* [Stated goal]:
Quote verbatim the rows below, starting at the line that contains "Considering the scene" and ending at the line that contains "102 centimetres", including both of those lines.

* [Material to process]:
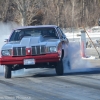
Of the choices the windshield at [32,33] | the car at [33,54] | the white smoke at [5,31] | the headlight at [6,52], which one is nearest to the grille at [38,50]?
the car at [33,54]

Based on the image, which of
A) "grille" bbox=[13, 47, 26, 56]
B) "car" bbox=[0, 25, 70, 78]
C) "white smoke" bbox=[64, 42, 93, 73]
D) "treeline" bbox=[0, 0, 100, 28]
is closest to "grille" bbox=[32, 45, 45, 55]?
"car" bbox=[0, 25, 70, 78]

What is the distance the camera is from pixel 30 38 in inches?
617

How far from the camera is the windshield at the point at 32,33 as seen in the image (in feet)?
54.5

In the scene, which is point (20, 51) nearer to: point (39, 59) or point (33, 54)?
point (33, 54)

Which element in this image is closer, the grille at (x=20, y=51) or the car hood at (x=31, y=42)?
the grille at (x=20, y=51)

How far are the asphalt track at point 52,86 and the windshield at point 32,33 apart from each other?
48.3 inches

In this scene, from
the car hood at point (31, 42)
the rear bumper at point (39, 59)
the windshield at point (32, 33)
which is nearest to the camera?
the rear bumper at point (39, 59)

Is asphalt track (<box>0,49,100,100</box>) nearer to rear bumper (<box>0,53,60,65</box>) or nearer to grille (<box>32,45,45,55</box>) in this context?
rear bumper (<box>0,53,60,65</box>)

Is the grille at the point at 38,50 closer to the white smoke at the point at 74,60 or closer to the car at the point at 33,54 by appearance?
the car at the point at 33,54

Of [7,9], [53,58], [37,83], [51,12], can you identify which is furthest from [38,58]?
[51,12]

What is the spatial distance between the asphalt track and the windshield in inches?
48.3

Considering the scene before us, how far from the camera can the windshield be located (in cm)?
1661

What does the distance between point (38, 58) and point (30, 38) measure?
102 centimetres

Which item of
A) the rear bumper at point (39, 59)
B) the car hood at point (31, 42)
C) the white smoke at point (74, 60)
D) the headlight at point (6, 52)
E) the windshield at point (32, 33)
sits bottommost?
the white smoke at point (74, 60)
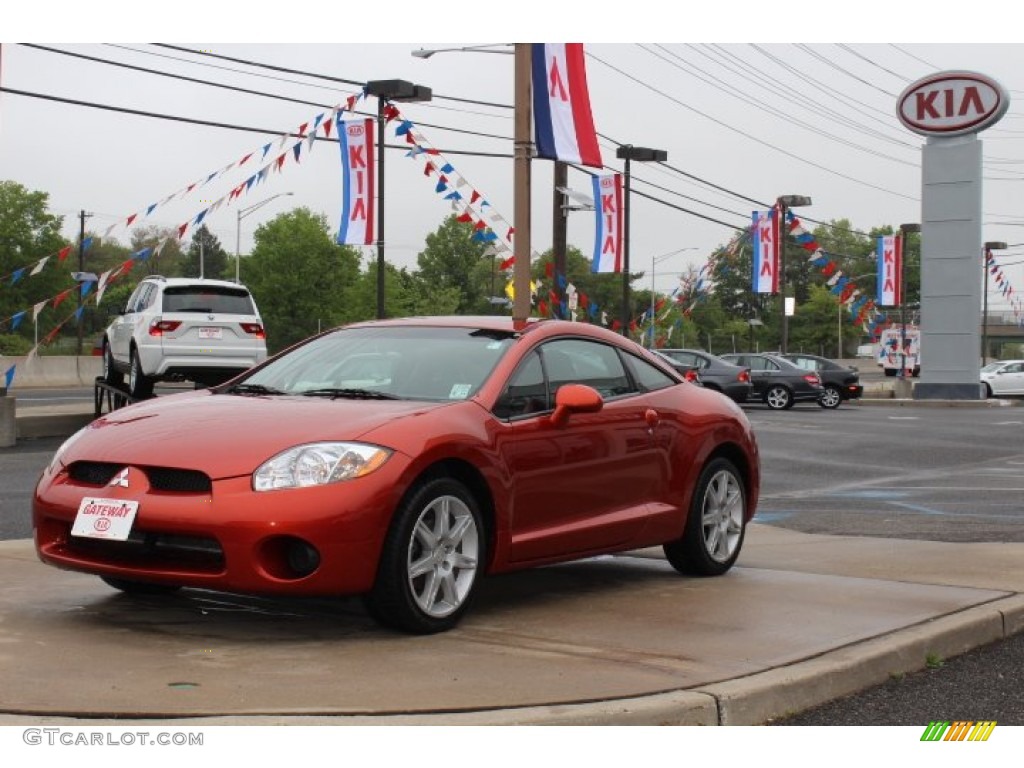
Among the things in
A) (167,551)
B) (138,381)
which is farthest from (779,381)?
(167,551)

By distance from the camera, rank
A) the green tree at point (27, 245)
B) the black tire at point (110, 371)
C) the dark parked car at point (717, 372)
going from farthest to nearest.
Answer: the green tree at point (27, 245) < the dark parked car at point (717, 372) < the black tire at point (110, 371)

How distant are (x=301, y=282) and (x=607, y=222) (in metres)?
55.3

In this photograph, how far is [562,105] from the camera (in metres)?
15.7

* [Problem solution]:
Considering the scene before us, how far from the camera can the windshield be located (in cm)?
1661

What does the distance between point (38, 58) and point (30, 38) measure?
102 centimetres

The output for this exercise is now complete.